Parnas and Fruman have as their lawyers John Dowd and Rudy Giuliani.
Giuliani and Dowd also represent or represented (for purposes of privilege assertions there’s no difference) Donald Trump.
Giuliani also hired Parnas and Fruman to work on his behalf in connection with his work for Donald Trump, so both parties are paying each other (for what? It’s quite unclear).
Parnas and Fruman were business partners, to some degree, with Dimitri Firtash, a Russian organized crime figure in Vienna awaiting extradition back to the United States to stand trial for various financial crimes not obviously related to the impeachment inquiry.
Vienna is also where Parnas, Fruman, and Giuliani were to meet Firtash before Parnas and Fruman were arrested, just prior to boarding the plane.
Firtash is represented by Joe diGenova and Victoria Toensing (he paid them $1 million), who also represents ‘journalist’ John Solomon, discussed in this article.
DiGenova and Toensing also represent Sean Hannity, who often has Solomon on to peddle the latest conspiracy theory. Not long ago The Hill, Solomon’s publisher, was forced to relegate Solomon’s pieces to the opinion section only, despite that he ostensibly “reports.”
Sean Hannity, of course, privately advises Trump.
I could go on at significant length but you get the picture.
That these actors and criminals share a small group of attorneys doesn’t seem like a coincidence to me. I think the picture that’s emerging is one where these lawyers’ only value added as lawyers is to protect communications between participants in larger conspiracies, and so the lawyers themselves can operate as lobbyists and foreign agents without having to go on the record as required by law and remain accountable.

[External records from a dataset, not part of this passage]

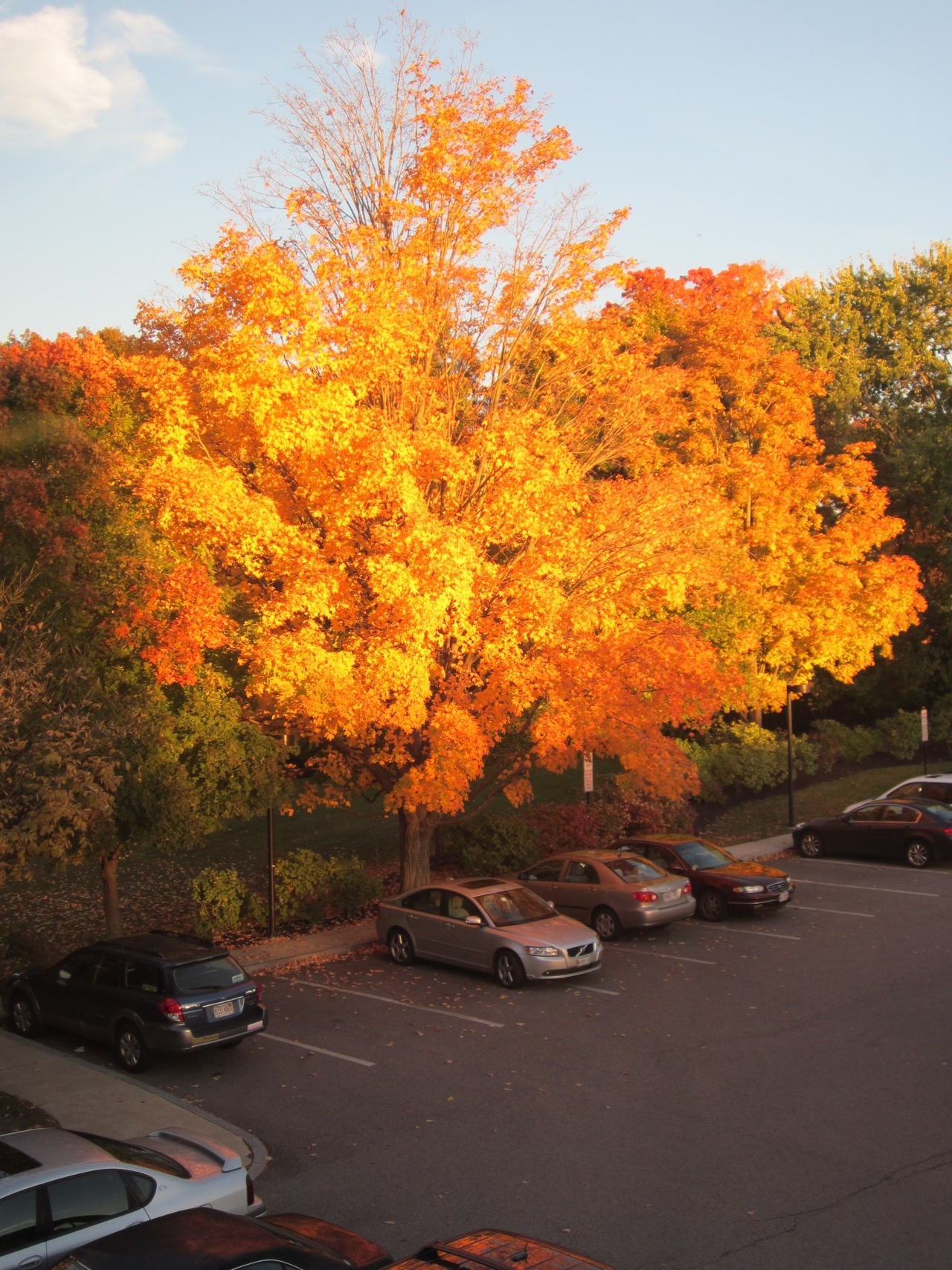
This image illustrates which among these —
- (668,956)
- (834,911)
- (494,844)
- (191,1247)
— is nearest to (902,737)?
(834,911)

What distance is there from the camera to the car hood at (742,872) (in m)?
18.3

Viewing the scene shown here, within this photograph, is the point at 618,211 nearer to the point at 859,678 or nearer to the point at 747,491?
the point at 747,491

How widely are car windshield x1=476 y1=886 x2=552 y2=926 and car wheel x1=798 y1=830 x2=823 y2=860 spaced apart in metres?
10.4

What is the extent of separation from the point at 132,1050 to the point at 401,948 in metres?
4.99

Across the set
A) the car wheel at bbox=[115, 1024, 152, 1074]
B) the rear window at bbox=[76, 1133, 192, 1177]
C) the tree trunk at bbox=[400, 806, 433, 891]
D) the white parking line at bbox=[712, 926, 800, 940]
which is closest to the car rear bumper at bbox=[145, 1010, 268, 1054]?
the car wheel at bbox=[115, 1024, 152, 1074]

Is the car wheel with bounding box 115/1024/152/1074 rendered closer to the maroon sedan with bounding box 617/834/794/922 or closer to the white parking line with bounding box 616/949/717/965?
the white parking line with bounding box 616/949/717/965

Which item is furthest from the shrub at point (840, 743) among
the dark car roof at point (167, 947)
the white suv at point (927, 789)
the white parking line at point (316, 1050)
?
the dark car roof at point (167, 947)

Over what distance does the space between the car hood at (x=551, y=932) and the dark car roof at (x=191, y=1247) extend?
9196 millimetres

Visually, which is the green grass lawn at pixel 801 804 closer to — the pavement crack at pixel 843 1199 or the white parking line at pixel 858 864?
the white parking line at pixel 858 864

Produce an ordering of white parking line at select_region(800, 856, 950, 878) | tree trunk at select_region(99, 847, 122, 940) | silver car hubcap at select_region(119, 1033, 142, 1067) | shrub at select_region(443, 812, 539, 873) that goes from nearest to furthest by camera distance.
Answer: silver car hubcap at select_region(119, 1033, 142, 1067) → tree trunk at select_region(99, 847, 122, 940) → shrub at select_region(443, 812, 539, 873) → white parking line at select_region(800, 856, 950, 878)

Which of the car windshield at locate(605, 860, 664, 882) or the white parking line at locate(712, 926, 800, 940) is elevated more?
the car windshield at locate(605, 860, 664, 882)

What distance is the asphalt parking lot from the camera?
7855 millimetres

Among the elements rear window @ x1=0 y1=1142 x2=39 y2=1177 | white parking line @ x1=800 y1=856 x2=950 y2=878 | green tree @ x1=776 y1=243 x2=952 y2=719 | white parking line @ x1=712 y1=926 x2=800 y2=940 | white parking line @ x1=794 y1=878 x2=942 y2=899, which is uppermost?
green tree @ x1=776 y1=243 x2=952 y2=719

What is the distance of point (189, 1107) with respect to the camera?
10484 mm
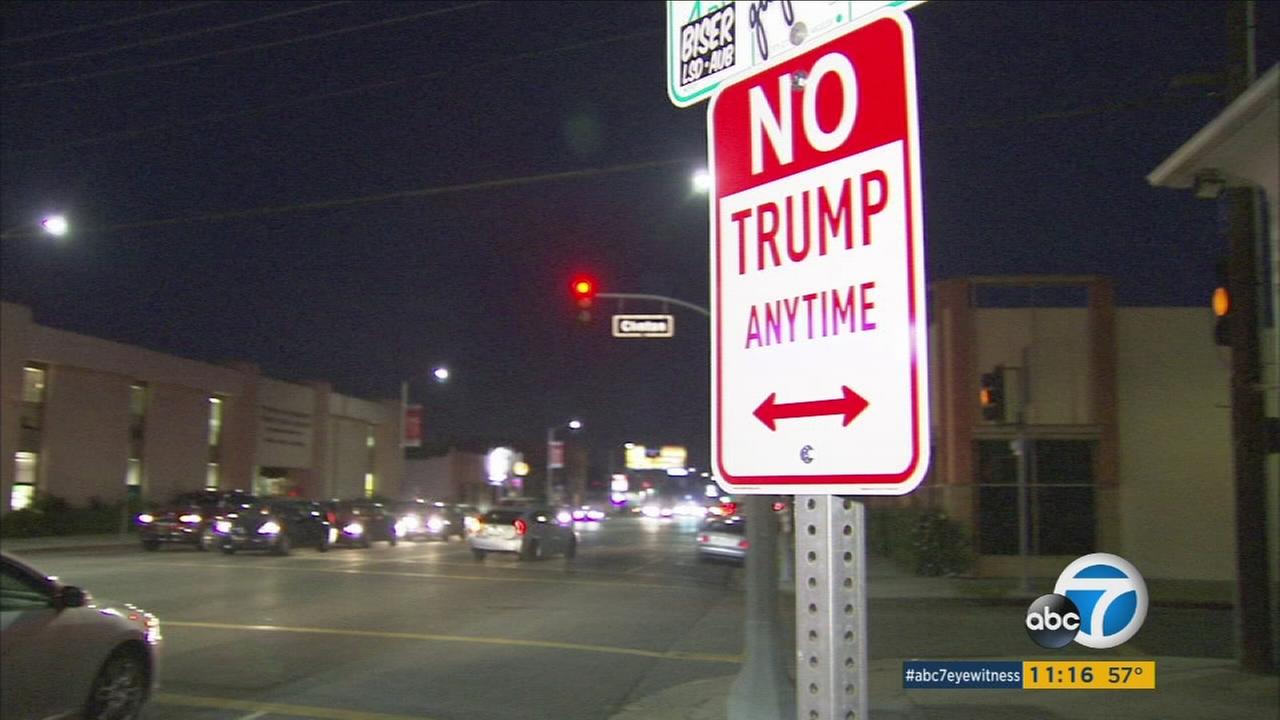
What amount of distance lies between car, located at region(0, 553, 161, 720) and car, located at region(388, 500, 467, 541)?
30.5 meters

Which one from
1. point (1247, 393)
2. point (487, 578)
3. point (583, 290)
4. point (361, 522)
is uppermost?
point (583, 290)

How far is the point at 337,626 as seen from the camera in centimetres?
1376

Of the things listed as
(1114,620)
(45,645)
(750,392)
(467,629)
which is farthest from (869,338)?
(467,629)

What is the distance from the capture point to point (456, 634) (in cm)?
1335

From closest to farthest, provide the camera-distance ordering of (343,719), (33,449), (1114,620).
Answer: (1114,620)
(343,719)
(33,449)

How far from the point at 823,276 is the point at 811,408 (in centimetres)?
25

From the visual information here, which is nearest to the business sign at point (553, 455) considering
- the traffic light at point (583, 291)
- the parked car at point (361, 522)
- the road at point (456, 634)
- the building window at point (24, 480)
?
the parked car at point (361, 522)

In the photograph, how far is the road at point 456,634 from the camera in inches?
374

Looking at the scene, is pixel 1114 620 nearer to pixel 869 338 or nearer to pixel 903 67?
pixel 869 338

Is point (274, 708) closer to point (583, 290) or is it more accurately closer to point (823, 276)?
point (823, 276)

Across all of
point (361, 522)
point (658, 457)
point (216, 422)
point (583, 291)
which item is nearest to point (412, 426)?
point (216, 422)

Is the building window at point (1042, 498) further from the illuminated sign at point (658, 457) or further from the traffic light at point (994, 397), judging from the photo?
the illuminated sign at point (658, 457)

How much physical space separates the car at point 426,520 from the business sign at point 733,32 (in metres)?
36.1

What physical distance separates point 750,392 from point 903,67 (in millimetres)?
687
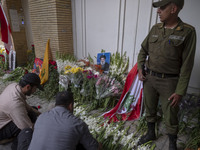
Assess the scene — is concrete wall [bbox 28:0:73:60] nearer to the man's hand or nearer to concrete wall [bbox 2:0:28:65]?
concrete wall [bbox 2:0:28:65]

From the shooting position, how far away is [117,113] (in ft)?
10.5

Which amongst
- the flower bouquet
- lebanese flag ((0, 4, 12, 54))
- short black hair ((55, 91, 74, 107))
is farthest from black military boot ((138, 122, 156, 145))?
lebanese flag ((0, 4, 12, 54))

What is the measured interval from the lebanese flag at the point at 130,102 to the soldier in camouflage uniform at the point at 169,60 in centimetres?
74

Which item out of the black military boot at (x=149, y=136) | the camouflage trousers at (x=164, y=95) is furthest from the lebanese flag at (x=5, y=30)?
the black military boot at (x=149, y=136)

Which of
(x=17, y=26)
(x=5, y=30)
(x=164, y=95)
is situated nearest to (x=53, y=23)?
(x=5, y=30)

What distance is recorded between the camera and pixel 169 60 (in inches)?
78.4

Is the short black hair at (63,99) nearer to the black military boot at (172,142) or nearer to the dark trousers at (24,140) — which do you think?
the dark trousers at (24,140)

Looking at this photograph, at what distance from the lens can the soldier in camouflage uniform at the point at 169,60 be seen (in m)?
1.85

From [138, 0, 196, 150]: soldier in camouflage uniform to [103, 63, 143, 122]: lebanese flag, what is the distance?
0.74 meters

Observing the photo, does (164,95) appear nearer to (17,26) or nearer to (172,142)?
(172,142)

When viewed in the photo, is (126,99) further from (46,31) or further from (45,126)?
(46,31)

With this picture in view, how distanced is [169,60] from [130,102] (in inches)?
56.6

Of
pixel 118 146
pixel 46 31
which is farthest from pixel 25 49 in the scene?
pixel 118 146

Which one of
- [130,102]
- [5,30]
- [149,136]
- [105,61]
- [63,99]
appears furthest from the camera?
[5,30]
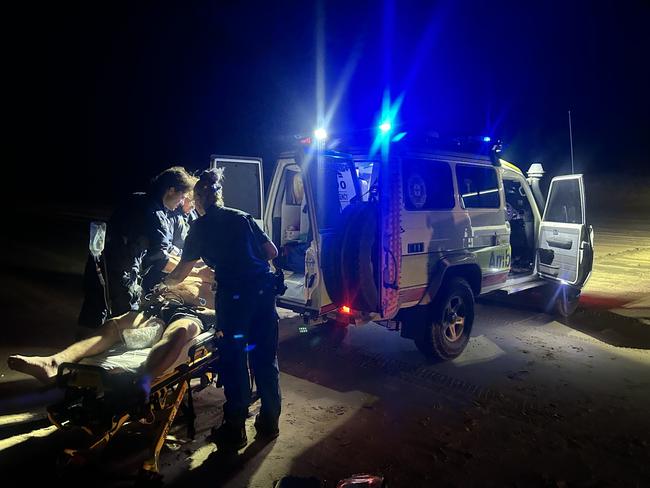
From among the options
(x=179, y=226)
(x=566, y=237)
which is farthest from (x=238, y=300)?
(x=566, y=237)

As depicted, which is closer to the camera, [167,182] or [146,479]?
[146,479]

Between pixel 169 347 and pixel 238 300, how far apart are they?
0.57 meters

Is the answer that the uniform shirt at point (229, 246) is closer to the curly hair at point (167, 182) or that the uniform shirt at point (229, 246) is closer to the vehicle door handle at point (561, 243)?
the curly hair at point (167, 182)

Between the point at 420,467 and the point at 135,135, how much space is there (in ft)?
169

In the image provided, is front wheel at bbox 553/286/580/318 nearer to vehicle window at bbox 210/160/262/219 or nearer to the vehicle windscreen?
the vehicle windscreen

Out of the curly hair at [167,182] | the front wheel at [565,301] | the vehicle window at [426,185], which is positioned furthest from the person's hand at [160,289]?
the front wheel at [565,301]

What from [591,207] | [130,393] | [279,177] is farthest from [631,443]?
[591,207]

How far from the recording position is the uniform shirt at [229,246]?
3430mm

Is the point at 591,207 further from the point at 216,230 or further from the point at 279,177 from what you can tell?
the point at 216,230

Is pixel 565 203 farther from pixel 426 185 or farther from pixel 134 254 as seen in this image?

That, coupled with Trump’s preposterously expansive view of executive privilege, allow for the formation and furtherance of an unaccountable crime network operating in plain sight. Not to mention the Department of Justice’s leader Bill Barr helping in every way he can to nurture long-debunked conspiracies about the CIA and FBI conspiring to hurt Donald Trump’s election chances in 2016
I’m not alleging a specific conspiracy here, only a shared, corrupt methodology that cuts across many cases, both related and unrelated. A corruption of both transparency laws and the legal profession.
In all likelihood any judge will see straight through many of these forthcoming privilege claims. But it costs capital and time to get there, and Trump’s entire existence has only ever been about running out the clock.
In other, bigger news today, a federal judge today permitted the release of certain redacted portions of the Mueller Report to the House, killing the Trump administration’s argument that an impeachment inquiry hadn’t actually been opened because the House hadn’t voted on it, among other bad arguments.
Also, the Inspector General wrote a blistering letter to the OLC, asking that it withdraw its opinion finding that the Ukraine whistleblower complaint didn’t implicate an “urgent matter,” which opinion excused the various officials who declined to bring it to Congress.